Linked Data allows us to connect the information in Chronicling America directly to related data on the Web explicitly. Chronicling America provides several Linked Data views to make it easy to connect with other information resources and to process and analyze newspaper information with conceptual precision.

We use concepts like Title (defined in DCMI Metadata Terms) and Issue (defined in the Bibliographic Ontology) to describe newspaper titles and issues available in the data. Using these concepts, defined in existing ontologies, can help to ensure that what we mean by "title" and "issue" is consistent with the intent of other publishers of linked data. We also define other concepts not already defined in existing ontologies. This vocabulary includes elements suitable for newspaper information and the NDNP program, including these elements:

  • Awardee
  • Batch
  • Page
  • bag
  • number
  • section
  • sequence

These elements are used in RDF views of several types of pages, ranging from a list of the newspaper titles available on the site and information about each, to enumerations of all the pages that make up each issue and all of the files available for each page.

Examples:

Comparing the RDF versions of the links above with their HTML counterpart links, you might notice that the URI pattern we follow for these views is to remove the final slash, replacing it with ".rdf". We follow this pattern to comply with best practices for publishing linked data, and also to keep the URIs easy to understand and use.
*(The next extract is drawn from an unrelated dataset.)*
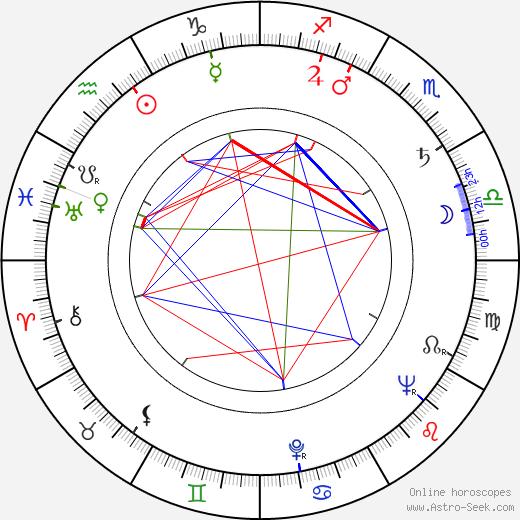 Sabu день рождения гороскоп, Sabu Натальная карта онлайн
For each of the HTML pages with a linked data counterpart in RDF, we provide links to those alternate views from the HTML page using the LINK header element. This can support automating the process of using the RDF data in tools like bookmarklets, plugins, and scripts, and it also helps us to advertise the availability of the additional views. In many views, such as newspaper page images, we also provide LINK elements pointing to the various available files (image, text, OCR coordinate XML) for each available page or other potentially useful information. We encourage you to explore the entire site and to look for and use these LINK elements if you find them useful when working with NDNP data. Just follow your nose, and view the source.
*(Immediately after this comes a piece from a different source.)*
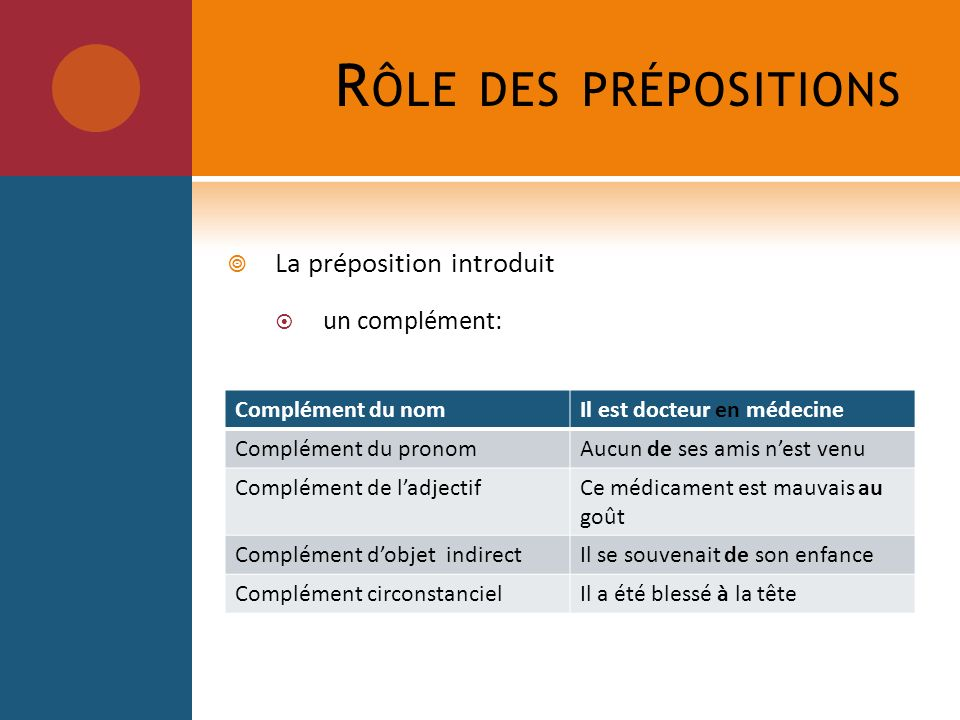 Rôle des prépositions La préposition introduit un complément:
In addition to the concepts describe above, we use concepts from several other vocabularies in describing NDNP materials and also in linking to related data available on other sites. These additional vocabularies and external sites include:

We are grateful to all of these providers and we hope we can follow their lead in encouraging additional connections between data and vocabulary providers. Please be aware that how we use these vocabularies will likely change over time, as they continue to develop, and as new vocabularies are introduced.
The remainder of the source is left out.